We have some grand types of women presented for our admiration in the Bible. Deborah for her courage and military prowess; Huldah for her learning, prophetic insight and statesmanship, seated in the college in Jerusalem, where Josiah the king sent his cabinet ministers to consult her as to the policy of his government; Esther, who ruled as well as reigned, and Vashti, who scorned the Apostle's command, "Wives, obey your husbands." She refused the king's orders to grace with her presence his revelling court. Tennyson pays this tribute to her virtue and dignity:

"Oh, Vashti! noble Vashti!
Summoned forth, she kept her state,
And left the drunken king to brawl
In Shushan underneath his palms."

E. C. S.

The feast, with the preliminary exhibition of the king's magnificent palace and treasures, was not a social occasion in which the king and the queen participated under the same roof. The equal dignity of woman and of queen as companion of the king was not recognized. The men feasted together purely as a physical enjoyment. If there was any intellectual feature of the occasion it is not recorded. On the seventh day, when appetite was satiated and the heart of the king was merry with wine, as a further means of gratifying sensual tastes and exhibiting his power, the king bethought him of the beauty of the queen.

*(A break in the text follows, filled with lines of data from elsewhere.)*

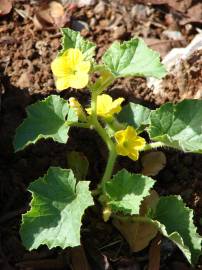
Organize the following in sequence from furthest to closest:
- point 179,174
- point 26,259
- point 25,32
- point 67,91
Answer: point 25,32 < point 67,91 < point 179,174 < point 26,259

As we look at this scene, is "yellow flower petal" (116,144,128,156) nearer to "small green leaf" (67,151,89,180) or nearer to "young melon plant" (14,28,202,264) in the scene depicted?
"young melon plant" (14,28,202,264)

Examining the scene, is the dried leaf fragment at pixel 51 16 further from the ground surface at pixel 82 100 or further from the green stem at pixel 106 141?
the green stem at pixel 106 141

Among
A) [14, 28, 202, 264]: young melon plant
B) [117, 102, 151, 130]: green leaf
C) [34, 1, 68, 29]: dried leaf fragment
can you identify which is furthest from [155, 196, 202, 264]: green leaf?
[34, 1, 68, 29]: dried leaf fragment

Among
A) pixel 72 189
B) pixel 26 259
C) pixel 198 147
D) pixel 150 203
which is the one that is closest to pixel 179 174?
pixel 150 203

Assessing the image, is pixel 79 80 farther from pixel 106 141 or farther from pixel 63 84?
pixel 106 141

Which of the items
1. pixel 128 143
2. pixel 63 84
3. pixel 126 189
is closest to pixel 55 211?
pixel 126 189

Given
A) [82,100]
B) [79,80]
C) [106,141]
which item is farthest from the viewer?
[82,100]

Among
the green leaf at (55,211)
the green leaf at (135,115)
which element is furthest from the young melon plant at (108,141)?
the green leaf at (135,115)

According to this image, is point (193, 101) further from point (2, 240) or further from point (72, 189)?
point (2, 240)
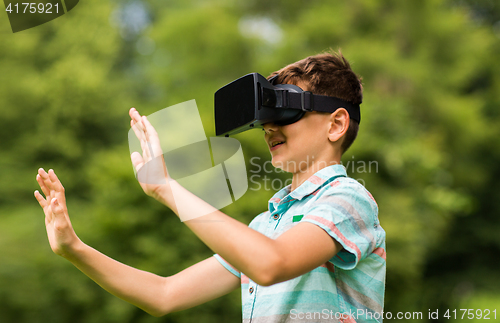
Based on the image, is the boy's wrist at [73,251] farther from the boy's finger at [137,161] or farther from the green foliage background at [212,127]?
the green foliage background at [212,127]

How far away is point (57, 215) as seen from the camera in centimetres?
134

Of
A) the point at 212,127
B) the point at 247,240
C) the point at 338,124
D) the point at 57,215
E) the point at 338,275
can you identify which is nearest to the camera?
the point at 247,240

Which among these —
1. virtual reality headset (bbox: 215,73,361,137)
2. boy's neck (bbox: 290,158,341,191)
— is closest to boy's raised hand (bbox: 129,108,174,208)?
virtual reality headset (bbox: 215,73,361,137)

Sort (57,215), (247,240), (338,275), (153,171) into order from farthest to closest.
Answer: (57,215) → (338,275) → (153,171) → (247,240)

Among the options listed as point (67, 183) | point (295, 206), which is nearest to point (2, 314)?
point (67, 183)

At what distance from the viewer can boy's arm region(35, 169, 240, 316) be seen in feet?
4.44

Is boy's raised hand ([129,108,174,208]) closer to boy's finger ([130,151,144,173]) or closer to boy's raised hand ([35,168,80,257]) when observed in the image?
boy's finger ([130,151,144,173])

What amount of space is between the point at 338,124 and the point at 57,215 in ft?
3.22

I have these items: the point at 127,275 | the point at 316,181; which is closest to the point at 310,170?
the point at 316,181

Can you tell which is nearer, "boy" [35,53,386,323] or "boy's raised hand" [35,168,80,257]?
"boy" [35,53,386,323]

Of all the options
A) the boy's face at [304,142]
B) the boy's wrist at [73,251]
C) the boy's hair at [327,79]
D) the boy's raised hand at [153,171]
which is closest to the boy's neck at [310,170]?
the boy's face at [304,142]

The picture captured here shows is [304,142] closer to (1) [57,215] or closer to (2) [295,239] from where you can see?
(2) [295,239]

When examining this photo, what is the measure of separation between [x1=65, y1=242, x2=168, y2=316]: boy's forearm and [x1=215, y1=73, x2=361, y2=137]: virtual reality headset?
23.3 inches

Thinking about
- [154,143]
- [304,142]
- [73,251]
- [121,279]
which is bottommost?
[121,279]
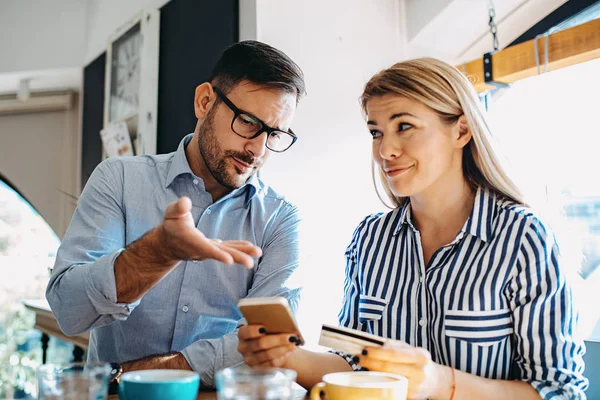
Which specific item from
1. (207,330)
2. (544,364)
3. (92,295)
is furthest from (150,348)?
(544,364)

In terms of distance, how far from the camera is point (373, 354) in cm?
101

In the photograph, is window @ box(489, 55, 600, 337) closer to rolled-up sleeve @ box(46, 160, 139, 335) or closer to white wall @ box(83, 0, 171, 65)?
rolled-up sleeve @ box(46, 160, 139, 335)

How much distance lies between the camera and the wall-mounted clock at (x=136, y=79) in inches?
107

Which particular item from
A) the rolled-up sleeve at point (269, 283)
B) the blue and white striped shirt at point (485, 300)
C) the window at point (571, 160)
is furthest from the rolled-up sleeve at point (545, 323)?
the window at point (571, 160)

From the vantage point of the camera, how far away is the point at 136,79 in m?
2.92

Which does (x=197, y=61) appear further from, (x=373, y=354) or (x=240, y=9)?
(x=373, y=354)

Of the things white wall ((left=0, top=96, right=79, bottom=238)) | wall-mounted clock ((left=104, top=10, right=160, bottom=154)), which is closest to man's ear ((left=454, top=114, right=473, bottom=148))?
wall-mounted clock ((left=104, top=10, right=160, bottom=154))

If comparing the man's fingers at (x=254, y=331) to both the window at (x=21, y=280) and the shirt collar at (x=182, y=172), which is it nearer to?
the shirt collar at (x=182, y=172)

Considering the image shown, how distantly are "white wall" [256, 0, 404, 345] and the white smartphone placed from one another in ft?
3.36

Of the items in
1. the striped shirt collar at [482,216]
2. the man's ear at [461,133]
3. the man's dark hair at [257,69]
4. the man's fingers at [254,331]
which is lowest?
the man's fingers at [254,331]

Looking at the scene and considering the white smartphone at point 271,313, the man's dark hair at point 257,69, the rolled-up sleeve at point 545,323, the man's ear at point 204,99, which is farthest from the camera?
the man's ear at point 204,99

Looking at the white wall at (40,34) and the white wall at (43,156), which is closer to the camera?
the white wall at (40,34)

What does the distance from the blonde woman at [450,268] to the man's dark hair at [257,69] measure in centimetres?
23

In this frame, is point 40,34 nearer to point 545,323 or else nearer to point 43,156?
point 43,156
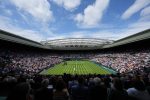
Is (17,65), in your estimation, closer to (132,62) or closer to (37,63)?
(37,63)

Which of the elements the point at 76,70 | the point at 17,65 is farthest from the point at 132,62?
the point at 17,65

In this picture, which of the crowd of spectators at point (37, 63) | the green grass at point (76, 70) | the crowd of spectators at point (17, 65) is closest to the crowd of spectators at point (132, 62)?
the crowd of spectators at point (37, 63)

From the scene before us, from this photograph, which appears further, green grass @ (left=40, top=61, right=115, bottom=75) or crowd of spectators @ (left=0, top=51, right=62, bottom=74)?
green grass @ (left=40, top=61, right=115, bottom=75)

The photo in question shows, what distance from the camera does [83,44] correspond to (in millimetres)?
98438

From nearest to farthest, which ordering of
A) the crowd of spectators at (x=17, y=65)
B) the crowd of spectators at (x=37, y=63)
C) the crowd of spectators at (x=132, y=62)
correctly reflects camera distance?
1. the crowd of spectators at (x=17, y=65)
2. the crowd of spectators at (x=37, y=63)
3. the crowd of spectators at (x=132, y=62)

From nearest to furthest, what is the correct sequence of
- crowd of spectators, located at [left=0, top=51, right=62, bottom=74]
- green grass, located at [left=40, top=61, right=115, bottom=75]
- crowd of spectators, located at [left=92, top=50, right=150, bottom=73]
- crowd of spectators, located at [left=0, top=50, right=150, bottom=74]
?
crowd of spectators, located at [left=0, top=51, right=62, bottom=74] → crowd of spectators, located at [left=0, top=50, right=150, bottom=74] → crowd of spectators, located at [left=92, top=50, right=150, bottom=73] → green grass, located at [left=40, top=61, right=115, bottom=75]

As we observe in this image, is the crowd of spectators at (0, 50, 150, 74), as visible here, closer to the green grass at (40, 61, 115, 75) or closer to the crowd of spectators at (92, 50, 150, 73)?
the crowd of spectators at (92, 50, 150, 73)

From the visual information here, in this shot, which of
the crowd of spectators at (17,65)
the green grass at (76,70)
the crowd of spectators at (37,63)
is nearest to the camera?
the crowd of spectators at (17,65)

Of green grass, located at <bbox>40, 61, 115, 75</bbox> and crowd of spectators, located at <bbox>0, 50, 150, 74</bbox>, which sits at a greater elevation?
crowd of spectators, located at <bbox>0, 50, 150, 74</bbox>

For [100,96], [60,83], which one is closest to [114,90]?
[100,96]

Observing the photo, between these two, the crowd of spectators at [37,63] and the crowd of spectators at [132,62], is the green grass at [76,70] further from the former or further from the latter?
→ the crowd of spectators at [132,62]

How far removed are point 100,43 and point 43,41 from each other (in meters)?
28.7

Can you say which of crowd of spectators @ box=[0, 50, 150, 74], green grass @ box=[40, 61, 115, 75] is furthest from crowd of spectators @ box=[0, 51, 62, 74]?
green grass @ box=[40, 61, 115, 75]

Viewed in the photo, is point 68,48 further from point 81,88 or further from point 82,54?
point 81,88
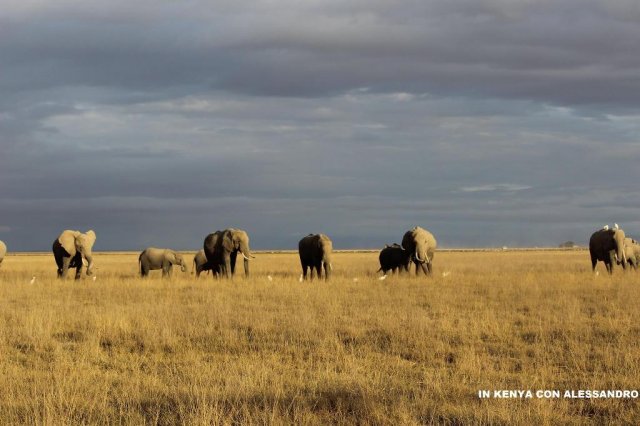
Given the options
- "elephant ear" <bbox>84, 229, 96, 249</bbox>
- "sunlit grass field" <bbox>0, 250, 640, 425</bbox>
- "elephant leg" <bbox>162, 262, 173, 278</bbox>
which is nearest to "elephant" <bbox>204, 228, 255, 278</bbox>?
"elephant leg" <bbox>162, 262, 173, 278</bbox>

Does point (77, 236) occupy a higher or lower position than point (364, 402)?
higher

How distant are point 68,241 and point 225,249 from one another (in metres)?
7.30

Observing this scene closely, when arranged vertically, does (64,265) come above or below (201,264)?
above

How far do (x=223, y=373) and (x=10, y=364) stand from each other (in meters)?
3.71

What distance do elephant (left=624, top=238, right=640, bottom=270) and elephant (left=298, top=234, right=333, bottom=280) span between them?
14785 mm

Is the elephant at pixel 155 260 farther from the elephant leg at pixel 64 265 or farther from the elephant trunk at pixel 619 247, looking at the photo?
the elephant trunk at pixel 619 247

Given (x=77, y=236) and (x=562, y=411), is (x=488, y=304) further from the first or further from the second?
(x=77, y=236)

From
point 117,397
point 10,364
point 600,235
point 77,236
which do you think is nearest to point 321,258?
point 77,236

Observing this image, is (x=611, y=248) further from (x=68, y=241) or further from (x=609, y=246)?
(x=68, y=241)

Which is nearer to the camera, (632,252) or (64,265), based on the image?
(64,265)

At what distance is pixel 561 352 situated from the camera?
1252 cm

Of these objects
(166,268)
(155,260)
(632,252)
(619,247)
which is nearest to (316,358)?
(166,268)

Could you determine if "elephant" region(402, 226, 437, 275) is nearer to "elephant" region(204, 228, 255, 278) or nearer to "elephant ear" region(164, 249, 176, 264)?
"elephant" region(204, 228, 255, 278)

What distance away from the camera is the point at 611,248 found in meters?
34.8
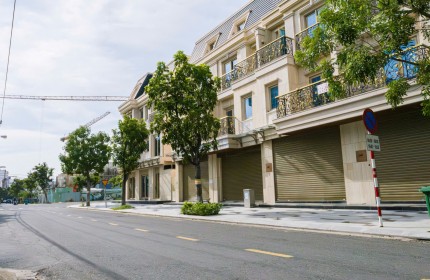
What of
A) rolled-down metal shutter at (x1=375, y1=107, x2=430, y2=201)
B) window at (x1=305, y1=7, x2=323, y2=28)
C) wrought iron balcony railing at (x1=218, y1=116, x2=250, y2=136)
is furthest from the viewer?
wrought iron balcony railing at (x1=218, y1=116, x2=250, y2=136)

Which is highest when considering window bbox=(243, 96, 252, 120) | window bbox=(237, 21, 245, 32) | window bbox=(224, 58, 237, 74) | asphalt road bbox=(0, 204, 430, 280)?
window bbox=(237, 21, 245, 32)

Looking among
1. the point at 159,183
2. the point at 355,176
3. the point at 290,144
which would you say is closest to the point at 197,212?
the point at 290,144

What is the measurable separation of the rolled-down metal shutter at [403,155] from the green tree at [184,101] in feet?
26.9

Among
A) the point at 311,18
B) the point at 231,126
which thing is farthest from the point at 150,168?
the point at 311,18

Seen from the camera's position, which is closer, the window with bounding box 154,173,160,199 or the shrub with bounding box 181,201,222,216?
the shrub with bounding box 181,201,222,216

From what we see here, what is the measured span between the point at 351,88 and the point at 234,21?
13328 mm

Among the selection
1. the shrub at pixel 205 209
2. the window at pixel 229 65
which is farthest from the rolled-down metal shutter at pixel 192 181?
the shrub at pixel 205 209

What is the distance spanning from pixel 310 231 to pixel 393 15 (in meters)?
5.87

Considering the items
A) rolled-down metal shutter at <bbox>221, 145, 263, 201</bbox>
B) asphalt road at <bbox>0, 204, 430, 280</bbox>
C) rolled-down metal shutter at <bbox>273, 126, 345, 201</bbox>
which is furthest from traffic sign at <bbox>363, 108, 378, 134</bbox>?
rolled-down metal shutter at <bbox>221, 145, 263, 201</bbox>

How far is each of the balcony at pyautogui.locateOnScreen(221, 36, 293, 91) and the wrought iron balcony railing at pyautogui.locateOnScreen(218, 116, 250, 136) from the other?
98.9 inches

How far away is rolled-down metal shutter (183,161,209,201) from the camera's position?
25797 mm

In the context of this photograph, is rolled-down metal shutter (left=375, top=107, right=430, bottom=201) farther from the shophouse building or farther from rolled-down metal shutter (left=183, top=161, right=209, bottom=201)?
rolled-down metal shutter (left=183, top=161, right=209, bottom=201)

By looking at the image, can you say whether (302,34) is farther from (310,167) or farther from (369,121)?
(369,121)

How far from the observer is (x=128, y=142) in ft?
92.1
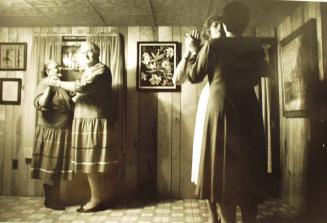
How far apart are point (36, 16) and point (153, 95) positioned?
46.9 inches

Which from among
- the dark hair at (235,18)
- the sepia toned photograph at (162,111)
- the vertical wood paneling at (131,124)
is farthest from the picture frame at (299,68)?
the vertical wood paneling at (131,124)

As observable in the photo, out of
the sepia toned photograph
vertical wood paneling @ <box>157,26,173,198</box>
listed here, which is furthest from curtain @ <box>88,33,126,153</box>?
vertical wood paneling @ <box>157,26,173,198</box>

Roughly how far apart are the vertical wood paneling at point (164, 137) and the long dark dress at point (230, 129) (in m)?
0.99

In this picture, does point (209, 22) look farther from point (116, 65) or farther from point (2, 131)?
point (2, 131)

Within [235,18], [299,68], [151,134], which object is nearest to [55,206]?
[151,134]

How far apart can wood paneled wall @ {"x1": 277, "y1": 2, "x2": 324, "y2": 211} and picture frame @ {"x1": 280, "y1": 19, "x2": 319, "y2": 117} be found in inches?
1.5

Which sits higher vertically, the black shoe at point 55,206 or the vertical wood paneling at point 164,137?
the vertical wood paneling at point 164,137

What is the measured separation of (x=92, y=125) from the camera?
2.14m

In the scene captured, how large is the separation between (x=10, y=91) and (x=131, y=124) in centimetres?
107

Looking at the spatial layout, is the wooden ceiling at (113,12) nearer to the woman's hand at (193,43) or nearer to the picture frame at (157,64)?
the picture frame at (157,64)

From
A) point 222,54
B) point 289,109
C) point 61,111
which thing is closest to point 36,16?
point 61,111

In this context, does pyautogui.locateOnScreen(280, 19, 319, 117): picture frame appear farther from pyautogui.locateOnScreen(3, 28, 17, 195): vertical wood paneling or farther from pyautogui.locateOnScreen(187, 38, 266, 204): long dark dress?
pyautogui.locateOnScreen(3, 28, 17, 195): vertical wood paneling

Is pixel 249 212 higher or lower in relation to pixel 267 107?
lower

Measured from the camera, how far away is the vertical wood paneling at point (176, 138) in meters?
2.46
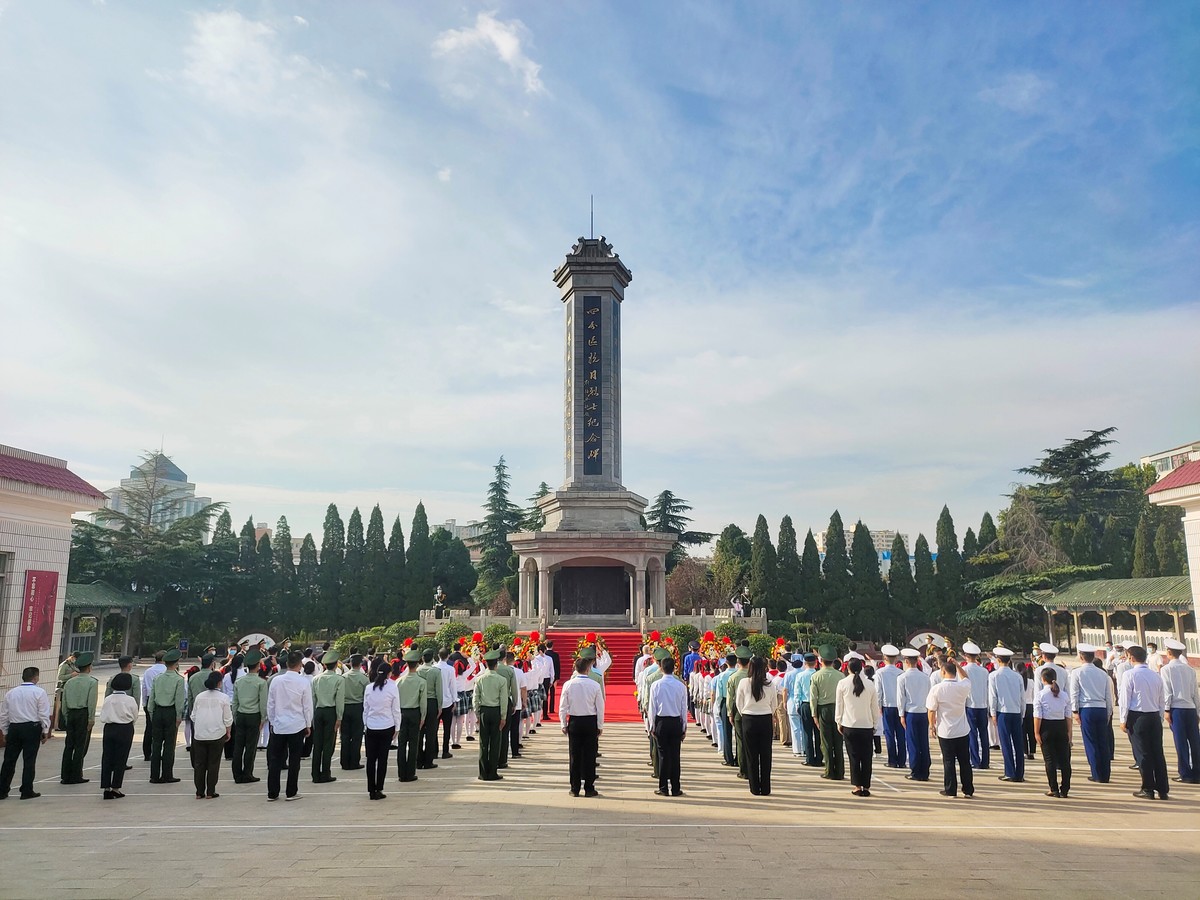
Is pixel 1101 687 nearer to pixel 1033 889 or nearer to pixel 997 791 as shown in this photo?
pixel 997 791

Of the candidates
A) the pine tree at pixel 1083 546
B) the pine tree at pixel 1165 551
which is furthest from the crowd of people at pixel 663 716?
the pine tree at pixel 1083 546

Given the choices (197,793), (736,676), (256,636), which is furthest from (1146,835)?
(256,636)

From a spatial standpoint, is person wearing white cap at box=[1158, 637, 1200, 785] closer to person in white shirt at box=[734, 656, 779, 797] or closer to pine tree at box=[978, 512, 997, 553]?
person in white shirt at box=[734, 656, 779, 797]

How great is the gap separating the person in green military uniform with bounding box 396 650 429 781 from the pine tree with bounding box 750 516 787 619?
32375mm

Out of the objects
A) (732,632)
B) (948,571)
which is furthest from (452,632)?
(948,571)

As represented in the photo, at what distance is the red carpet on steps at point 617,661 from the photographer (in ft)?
59.9

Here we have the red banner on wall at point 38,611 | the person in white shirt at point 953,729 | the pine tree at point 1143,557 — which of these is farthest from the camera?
the pine tree at point 1143,557

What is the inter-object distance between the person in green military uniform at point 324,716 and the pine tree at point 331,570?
34.4 m

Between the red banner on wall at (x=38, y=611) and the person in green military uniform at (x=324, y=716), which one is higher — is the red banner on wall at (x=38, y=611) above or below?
above

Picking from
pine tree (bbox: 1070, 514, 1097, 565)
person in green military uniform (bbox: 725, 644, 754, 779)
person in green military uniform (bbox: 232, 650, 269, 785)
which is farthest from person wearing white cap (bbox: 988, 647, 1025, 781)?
pine tree (bbox: 1070, 514, 1097, 565)

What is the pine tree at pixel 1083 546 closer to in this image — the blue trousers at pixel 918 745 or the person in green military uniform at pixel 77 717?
the blue trousers at pixel 918 745

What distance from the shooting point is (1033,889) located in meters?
5.54

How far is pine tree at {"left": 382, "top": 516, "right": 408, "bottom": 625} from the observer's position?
42250 mm

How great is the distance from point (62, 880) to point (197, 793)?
3.30 meters
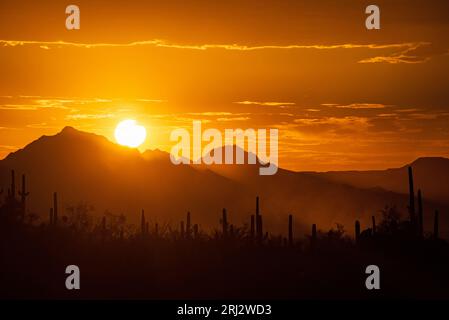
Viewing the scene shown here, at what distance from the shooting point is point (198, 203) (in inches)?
7603

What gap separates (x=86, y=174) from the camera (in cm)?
19725

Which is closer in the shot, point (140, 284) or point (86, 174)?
point (140, 284)

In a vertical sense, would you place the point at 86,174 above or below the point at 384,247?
above

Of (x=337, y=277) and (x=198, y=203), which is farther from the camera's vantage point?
(x=198, y=203)
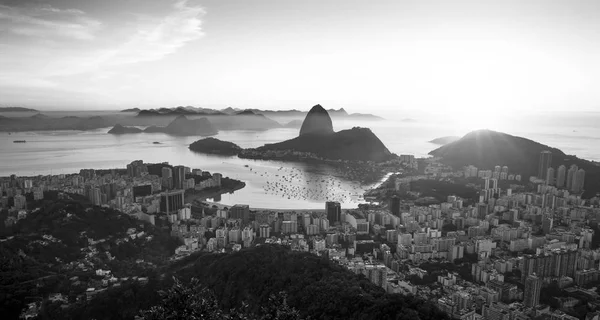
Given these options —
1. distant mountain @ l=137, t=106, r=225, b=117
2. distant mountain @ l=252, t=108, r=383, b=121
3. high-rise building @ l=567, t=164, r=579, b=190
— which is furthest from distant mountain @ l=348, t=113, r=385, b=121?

The command to the chamberlains was to bring Vashti. It was such an order as he might have sent to the jester, or to any other person whose sole duty was to do the king's bidding, and whose presence might add to the entertainment of his assemblage of men. It was not an invitation which anywise recognized the queen's condescension in honoring the company by her presence.

But Vashti refused to come at the king's command! An unprecedented act of both wife and queen. Probably Vashti had had previous knowledge of the condition of the king when his heart was merry with wine and when the physical man was under the effects of seven day's conviviality. She had a higher idea of womanly dignity than placing herself on exhibition as one of the king's possessions, which it pleased him to present to his assembled princes. Vashti is conspicuous as the first woman recorded whose self-respect and courage enabled her to act contrary to the will of her husband. She was the first "woman who dared."